Passage:
Notably, fine-tuning continues to confer large advantages over closed-source API models, indicating that strong Med-AGI transfer does not (yet) hold even for leading proprietary SOTA when labels and task distribution are complex and specialized.

Strong Empirical Claims

Key findings are supported by strong quantitative results:

Zero-shot VLMs, regardless of scale, do not generalize to surgical tool detection tasks.
Fine-tuned VLMs improve in-domain performance, yet suffer substantial OOD generalization failure under realistic (procedure-based) validation.
Increased parameter scaling—up to three orders of magnitude—fails to close the train–validation gap.
A small, specialized CV model outperforms VLMs by 3–18 points (SDSC-EEA, CholecT50), with orders-of-magnitude fewer parameters and lower inference/training cost.
These patterns generalize across datasets and persist even when comparing to closed, commercial frontier models.

Tasks to carry out:
[a] Copy the passage on surgical tool detection word for word, from "Increased parameter scaling—up" up to and including "commercial frontier models.".
[b] Carry on the passage on surgical tool detection, starting right after its final sentence.
The data is not needed here.

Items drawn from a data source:
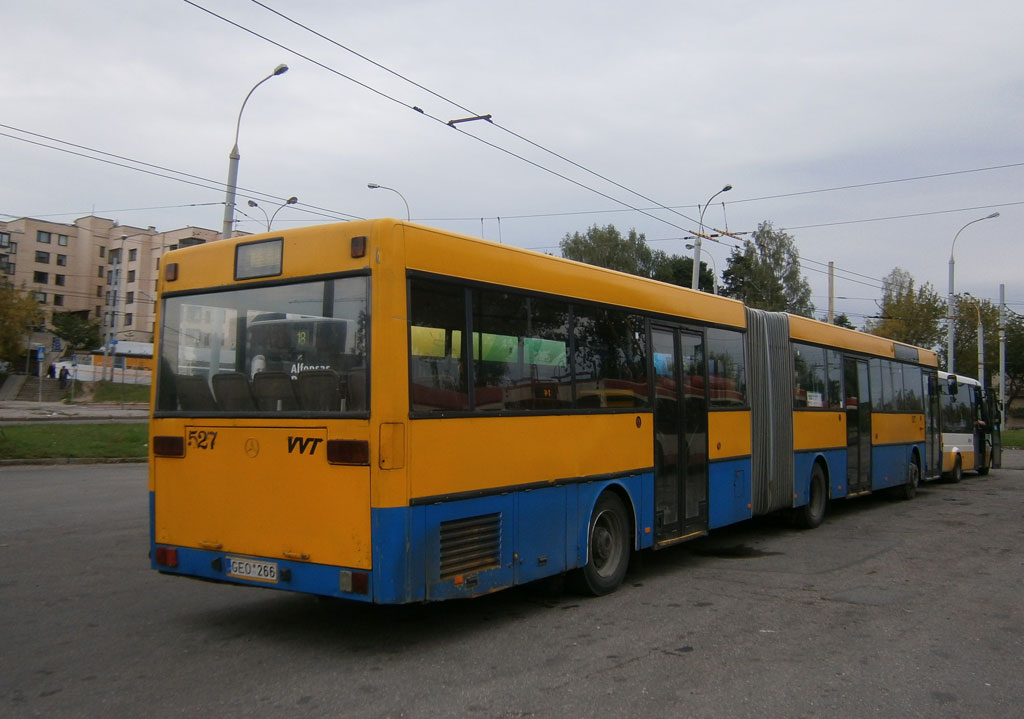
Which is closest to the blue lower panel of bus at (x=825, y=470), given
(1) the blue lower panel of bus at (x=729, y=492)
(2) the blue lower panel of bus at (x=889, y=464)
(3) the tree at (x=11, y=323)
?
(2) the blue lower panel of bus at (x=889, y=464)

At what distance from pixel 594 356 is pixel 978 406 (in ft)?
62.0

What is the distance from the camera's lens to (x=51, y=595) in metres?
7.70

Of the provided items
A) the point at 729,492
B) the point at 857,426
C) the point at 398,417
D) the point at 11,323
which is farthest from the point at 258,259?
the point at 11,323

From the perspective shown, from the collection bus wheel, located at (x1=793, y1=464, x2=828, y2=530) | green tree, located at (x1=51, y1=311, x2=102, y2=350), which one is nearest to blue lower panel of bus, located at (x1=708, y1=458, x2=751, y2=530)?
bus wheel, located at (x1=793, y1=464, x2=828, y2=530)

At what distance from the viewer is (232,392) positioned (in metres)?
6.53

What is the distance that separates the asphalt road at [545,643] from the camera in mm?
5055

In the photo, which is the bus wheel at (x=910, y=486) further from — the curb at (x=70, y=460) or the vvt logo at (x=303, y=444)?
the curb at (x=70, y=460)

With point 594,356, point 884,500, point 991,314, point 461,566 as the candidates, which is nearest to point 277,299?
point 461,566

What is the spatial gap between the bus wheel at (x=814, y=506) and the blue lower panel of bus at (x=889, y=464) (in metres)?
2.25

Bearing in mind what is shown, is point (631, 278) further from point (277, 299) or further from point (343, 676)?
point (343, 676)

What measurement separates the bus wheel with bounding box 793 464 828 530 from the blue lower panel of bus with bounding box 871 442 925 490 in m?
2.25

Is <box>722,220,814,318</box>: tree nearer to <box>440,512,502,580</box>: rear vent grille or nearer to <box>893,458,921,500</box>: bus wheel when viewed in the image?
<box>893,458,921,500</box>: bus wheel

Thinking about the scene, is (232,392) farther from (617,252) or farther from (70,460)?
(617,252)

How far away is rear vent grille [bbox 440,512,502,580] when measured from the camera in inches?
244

Results for each task:
[a]
Increased parameter scaling—up to three orders of magnitude—fails to close the train–validation gap.
A small, specialized CV model outperforms VLMs by 3–18 points (SDSC-EEA, CholecT50), with orders-of-magnitude fewer parameters and lower inference/training cost.
These patterns generalize across datasets and persist even when comparing to closed, commercial frontier models.

[b]
Implications for Med-AGI and AI System Design

The results constitute a clear empirical challenge to Med-AGI scaling optimism: surgical perception is not "solved" or reliably improvable by simply increasing parameter count or compute. The primary limitations are label/data fragmentation, domain heterogeneity, and distribution shift, not model class. This underscores that medical AI will likely require hierarchical or composite system architectures, where generalist VLMs orchestrate or delegate to specialized perception modules. Additionally, aggregation of large, curated, and institutionally diverse datasets is paramount.

The study further suggests that the "emergent abilities" paradigm, which holds in other language and vision tasks, does not translate to high-stakes medical perception without intentional label structure, domain coverage, and procedures addressing real-world class imbalance and complexity.

Practical and Theoretical Perspectives

Practically, deployments of surgical AI and med-tech solutions must integrate model selection with operational data-aggregation, annotation frameworks, and community-driven dataset standards. The study's results support the position that breakthroughs in Med-AGI for complex perception tasks are more likely to result from advances in distributed data sharing, consensus ontologies, and modular neuro-symbolic architectures than from further parameter scaling alone.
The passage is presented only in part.